As someone who knows
the story behind the undead playable race and their queen, Sylvanas
Windrunner, the more it crosses my mind, the more I think the game’s
creators and story tellers at Blizzard should be ashamed of
themselves, and should really have thought twice about the direction
they have taken this character and the people she leads.
Sylvanas Windrunner
started her life in the Warcraft world as a hero of the elven peoples
of Quel’Thalas. She was a ranger-general of Silvermoon, and a
protector of the elven nation. In the story of Warcraft 3: Reign of
Chaos, during the campaigns, she is brutally murdered by the Lich
King while defending her people. As a further insult and violation of
this woman, he held her ghost in thrall and forced her to serve him
as a banshee, hiding her body from her. Yes, Sylvanas Windrunner was
a victim of a brutal crime and a horrendous violation. In some ways,
you could even compare her to a rape victim. In spite of this, she
was eventually able to break free of the Lich King’s control, find
her body and restore herself to it, though still a corpse, and then
free a large number of her people from his control as well,
establishing the Forsaken nation as the remnants of the former
kingdom of Lordaeron. Instead of exercising control over those undead
people as the Lich King did, forcing them to serve her, she gave them
back their free will to live out the rest of their existences as they
so pleased.
Something also which
must be understood about the undead race within the lore of the game.
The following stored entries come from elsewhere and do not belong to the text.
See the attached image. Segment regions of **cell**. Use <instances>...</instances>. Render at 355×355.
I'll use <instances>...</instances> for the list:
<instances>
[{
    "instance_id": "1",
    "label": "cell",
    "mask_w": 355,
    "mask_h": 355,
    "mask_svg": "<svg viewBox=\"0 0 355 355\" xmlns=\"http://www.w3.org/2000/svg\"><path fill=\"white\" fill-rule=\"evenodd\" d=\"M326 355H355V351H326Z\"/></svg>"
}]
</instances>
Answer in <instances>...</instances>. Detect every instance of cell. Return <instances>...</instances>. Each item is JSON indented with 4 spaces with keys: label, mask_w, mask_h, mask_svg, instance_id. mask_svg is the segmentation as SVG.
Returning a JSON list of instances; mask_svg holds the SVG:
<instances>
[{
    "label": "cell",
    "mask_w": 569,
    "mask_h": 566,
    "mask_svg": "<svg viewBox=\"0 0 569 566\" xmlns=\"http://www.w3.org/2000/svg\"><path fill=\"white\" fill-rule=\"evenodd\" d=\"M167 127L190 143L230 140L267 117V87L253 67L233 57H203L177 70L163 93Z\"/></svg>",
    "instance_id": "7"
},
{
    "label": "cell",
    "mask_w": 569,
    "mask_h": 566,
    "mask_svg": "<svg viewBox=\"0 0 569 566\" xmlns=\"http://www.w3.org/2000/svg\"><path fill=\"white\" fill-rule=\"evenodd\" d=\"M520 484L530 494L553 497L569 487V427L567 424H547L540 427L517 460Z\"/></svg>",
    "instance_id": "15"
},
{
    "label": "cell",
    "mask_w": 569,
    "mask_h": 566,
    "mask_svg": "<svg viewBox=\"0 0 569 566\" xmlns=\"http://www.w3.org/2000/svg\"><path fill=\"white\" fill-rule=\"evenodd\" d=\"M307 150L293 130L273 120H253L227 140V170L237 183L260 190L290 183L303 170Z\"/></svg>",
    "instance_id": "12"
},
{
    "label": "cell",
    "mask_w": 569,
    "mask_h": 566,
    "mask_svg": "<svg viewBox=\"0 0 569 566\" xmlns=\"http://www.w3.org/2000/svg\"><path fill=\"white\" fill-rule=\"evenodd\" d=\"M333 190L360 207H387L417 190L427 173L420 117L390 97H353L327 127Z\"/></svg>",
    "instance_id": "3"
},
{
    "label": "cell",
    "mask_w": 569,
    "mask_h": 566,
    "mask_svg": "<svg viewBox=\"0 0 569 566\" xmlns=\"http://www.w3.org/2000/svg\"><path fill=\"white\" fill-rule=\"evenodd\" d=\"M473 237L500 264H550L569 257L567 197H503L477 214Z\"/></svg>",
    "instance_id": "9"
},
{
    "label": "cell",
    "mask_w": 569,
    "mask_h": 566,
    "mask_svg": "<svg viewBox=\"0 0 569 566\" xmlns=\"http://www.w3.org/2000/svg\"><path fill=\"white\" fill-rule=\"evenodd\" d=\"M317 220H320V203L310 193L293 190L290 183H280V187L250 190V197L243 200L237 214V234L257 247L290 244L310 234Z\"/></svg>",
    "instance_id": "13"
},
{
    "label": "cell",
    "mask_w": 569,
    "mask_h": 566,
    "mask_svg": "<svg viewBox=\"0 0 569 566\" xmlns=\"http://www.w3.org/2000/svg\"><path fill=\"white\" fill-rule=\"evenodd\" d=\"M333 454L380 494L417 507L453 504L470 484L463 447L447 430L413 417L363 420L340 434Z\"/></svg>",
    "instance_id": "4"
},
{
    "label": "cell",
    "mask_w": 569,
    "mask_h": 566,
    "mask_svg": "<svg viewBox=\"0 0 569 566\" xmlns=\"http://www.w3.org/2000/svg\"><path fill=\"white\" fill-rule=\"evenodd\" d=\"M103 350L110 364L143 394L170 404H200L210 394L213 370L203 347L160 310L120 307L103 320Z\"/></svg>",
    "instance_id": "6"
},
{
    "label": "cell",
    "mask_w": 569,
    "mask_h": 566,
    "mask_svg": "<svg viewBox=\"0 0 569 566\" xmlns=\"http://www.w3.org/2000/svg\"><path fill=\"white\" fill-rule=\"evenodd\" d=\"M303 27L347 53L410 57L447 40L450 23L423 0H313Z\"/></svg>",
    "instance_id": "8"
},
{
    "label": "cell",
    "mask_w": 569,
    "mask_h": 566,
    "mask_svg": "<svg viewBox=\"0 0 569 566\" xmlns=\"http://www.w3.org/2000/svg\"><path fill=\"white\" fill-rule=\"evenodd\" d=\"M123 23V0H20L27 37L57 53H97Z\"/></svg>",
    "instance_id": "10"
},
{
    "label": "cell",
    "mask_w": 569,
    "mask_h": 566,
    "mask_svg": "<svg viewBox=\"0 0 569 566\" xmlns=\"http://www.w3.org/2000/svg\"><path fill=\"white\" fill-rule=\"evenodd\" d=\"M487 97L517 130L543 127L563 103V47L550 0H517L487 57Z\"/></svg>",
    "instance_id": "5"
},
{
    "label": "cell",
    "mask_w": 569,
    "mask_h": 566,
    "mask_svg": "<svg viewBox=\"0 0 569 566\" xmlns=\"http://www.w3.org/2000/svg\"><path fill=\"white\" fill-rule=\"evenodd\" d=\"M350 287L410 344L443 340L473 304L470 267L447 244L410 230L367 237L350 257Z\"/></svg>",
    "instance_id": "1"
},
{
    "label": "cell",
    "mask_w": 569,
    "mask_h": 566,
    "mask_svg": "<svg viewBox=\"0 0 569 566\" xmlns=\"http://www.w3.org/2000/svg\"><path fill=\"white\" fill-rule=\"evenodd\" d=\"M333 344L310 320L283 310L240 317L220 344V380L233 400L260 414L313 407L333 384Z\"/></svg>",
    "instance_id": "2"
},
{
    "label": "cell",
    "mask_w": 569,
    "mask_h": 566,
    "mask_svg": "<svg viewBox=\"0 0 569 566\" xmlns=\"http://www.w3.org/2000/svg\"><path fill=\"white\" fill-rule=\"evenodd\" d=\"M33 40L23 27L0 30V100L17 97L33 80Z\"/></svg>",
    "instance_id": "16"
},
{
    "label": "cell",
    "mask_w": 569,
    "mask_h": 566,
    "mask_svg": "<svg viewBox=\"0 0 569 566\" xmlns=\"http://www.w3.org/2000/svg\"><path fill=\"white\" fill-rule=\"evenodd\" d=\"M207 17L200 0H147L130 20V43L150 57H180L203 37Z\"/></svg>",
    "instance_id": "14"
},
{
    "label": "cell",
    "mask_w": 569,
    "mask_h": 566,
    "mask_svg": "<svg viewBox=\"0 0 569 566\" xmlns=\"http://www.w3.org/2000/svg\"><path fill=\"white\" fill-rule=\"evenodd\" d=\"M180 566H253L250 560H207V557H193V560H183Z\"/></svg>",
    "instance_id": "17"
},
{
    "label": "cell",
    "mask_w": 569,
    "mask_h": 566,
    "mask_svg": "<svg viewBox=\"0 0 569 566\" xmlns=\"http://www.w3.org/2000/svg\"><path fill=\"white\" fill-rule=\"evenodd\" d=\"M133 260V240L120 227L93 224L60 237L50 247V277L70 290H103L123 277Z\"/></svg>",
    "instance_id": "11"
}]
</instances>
These are essentially plague victims who themselves were murdered in
mass and then forced to serve the Lich King until they were freed.
They had no choice as to what they became. Many had families who did
not rise from the graveyards with them. More still had human family
members elsewhere in the world who turned their backs on them when it
was learned what had happened to them. These undead people, through
no fault of their own, were hunted by self-righteous fanatics in
their own lands. All rights to their property had been stripped away
from them by the remaining human legal authorities because of the
plague of undeath which had infected them. Though retaining who they
were prior to the crime which had been imposed upon them, they were
treated as monsters before they even had a chance to prove they were
still the people they had been.
So, this is the
background for Blizzard’s choices in their new storyline for the
expansion, Battle for Azeroth where Sylvanas Windrunner is now
unquestionably evil, slaughtering her own people when they dare to
defy her and murdering thousands of people just to watch the hope die
from a single person’s eyes.
And here is what I
find particularly offensive, the message that Blizzard is sending by
stating that because she is undead, because her people are undead,
they must be evil. Think about that for a second. Not because of who
they are, but because they are a certain race
they must be evil. Because they are different, they must be bad. And
this against a woman who was brutally violated and against a people
who suffered and were brutalized horribly to begin with! And it flies
in the face of all the lore and story which came before which
portrayed heroes and virtuous characters from either faction and from
every race: Thrall, the
heroic Orc warchief; Bishop Alonsus Faol, the heroic undead priest of
the Light; King Varian Wrynn, the heroic human king of Stormwind;
Varok Saurfang, the heroic Orc general, and many others.
The
whole point of there being two playable factions in Warcraft is to
see that it is not always as simple as good and evil. It’s to see
that there are reasons behind people’s motivations, and that you
are not “good” or “evil” just because you happen to have been
lucky enough to be born into a certain race or gender.
The
writers at Blizzard, I believe, have totally forgotten this simple
principle. They have, in a way, further brutalized the character of
this woman who suffered horribly and yet still managed to somehow
survive and try and make things better for her people who suffered
with her. In my opinion, that is abominable and the writers at
Blizzard should be ashamed of themselves.